Conversa pouco fiada entre duas pessoas adultas. Um padre e uma senhora. Senhor padre, eu sou uma pessoa muito religiosa, diz ela. O padre pensa nas freiras em quem se costuma pensar quando se fala em religiosas, mas não deixa o seu pensamento sair para fora. Aproveita o ocaso da situação para explicar Olhe que é melhor dizer que somos pessoa de fé do que dizermos que somos religiosos. Ser religioso é viver de religiosidades. Ter fé é viver Deus. A senhora acenou que compreendera e emendou. Sou uma pessoa com uma fé tremenda. Sabe, padre, eu já fui cinco vezes a Fátima. Não vou muitas vezes à missa, mas Nossa Senhora de Fátima ajuda-me sempre que preciso. O padre teve outro pensamento errático. A senhora pensa na Senhora quando precisa, mas tem muita fé. A fé dos que têm fé quando precisam. O tal padre deve ter feito uma cara estranha porque a senhora insistiu que tinha uma fé enorme em Nossa Senhora. O padre perguntou se não tinha fé em Deus e a senhora falou que claro, mas ia poucas vezes à missa. O padre concluiu que para a senhora a fé estava em cinco vezes que foi a Fátima e não nas cinco vezes que fora à missa. O padre perguntou-lhe quanto gostava de Deus, ela disse que muito, mas que gostava mais de Nossa Senhora. O padre achou que o Senhor Deus não se deve importar com isso, porque Ele também gosta muito da Sua mãe. O padre e a senhora falaram muito mais e acho que a senhora no final estava mais esclarecida. Na realidade, ela era mais uma pessoa religiosa que uma pessoa de fé. Mas não vem mal ao mundo. Acho que Deus sabe esperar.
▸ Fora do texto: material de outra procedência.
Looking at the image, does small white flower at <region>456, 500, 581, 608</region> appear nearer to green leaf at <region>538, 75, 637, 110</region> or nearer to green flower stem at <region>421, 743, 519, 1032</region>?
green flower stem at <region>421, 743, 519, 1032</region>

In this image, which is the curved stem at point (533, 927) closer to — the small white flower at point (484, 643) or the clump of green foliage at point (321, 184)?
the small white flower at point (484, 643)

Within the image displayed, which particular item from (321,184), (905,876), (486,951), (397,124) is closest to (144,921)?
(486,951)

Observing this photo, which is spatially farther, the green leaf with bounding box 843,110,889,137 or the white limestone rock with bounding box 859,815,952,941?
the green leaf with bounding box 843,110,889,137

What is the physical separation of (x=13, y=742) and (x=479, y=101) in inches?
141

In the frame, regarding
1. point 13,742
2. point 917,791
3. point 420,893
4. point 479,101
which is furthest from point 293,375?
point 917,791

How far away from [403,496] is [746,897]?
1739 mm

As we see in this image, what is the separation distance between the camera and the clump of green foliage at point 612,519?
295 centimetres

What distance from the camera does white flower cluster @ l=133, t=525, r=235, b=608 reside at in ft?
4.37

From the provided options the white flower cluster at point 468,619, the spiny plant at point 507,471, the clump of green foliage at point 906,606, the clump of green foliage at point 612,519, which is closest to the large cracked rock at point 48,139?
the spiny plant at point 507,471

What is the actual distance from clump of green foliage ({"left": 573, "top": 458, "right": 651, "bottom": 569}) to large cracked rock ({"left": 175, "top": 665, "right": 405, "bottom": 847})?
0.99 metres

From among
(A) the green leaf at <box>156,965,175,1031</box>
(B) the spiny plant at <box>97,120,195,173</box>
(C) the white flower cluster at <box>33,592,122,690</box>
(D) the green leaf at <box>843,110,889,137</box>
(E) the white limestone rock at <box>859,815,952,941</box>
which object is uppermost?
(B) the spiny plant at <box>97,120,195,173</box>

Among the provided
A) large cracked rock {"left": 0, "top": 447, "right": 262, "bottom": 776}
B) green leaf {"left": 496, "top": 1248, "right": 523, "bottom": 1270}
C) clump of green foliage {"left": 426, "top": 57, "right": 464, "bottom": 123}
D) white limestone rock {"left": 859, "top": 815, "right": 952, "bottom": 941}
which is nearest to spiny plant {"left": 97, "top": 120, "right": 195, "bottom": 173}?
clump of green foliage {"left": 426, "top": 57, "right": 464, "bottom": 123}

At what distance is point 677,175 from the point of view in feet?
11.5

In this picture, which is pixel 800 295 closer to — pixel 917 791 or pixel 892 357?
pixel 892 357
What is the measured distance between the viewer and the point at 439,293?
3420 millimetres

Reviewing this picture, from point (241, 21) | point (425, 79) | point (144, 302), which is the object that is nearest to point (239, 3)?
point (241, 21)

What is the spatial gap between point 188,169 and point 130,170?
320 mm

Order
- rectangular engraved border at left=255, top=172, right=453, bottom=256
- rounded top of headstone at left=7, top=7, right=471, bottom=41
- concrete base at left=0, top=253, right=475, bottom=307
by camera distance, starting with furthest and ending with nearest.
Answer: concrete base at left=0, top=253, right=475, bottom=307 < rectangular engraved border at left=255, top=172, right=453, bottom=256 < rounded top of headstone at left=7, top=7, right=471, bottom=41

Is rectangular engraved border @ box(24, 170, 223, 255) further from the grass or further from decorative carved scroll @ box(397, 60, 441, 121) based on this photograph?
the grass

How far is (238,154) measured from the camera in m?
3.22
terça-feira, setembro 02, 2014

A burrita da Virgínia

A Virgínia tem idade suficiente para olhar a vida a agradecer tudo a Deus. O marido já faleceu há anos. Não tiveram filhos. Tiveram enteados e pessoas que adoptaram para auxiliar. Não daqueles verdadeiros adoptados do papel e assinaturas. Mas os adoptados que precisavam apenas de alguém por perto. A virgínia é uma pessoa culta, mas isso não lhe tira a solidão, e acha-se uma pessoa sozinha, meio abandonada. Porém, no meio disto tudo, tem um ar de graça. Tem uma forma de ser divertida. Há dias disse-me que pedia muitas vezes uma coisa a Deus. Para satisfazer a minha curiosidade, contou-me o pedido que fazia insistentemente a Deus. Pedia-lhe que a deixasse ser a burrita do presépio. O pedido e o segredo eram sérios, mas os dois rimos a bom rir. E continuou. Ó senhor padre, a burrita ainda carregou com a Nossa Senhora e com o Menino. Eu nem para isso sirvo. De facto, o pedido era mais sério do que parecia à partida. Mas para compor o momento, achei-me no dever de concordar com ela dizendo que se ela pedia para ser a burrita, eu poderia ou deveria pedir para ser a vaquita. Não, não era pelos cornos. Rimos. Era mais pela graça de ali estar ao lado da mãe e do Menino, e eu nem sempre conseguia estar com eles. A rir nos quedámos os dois, mas o assunto era sério.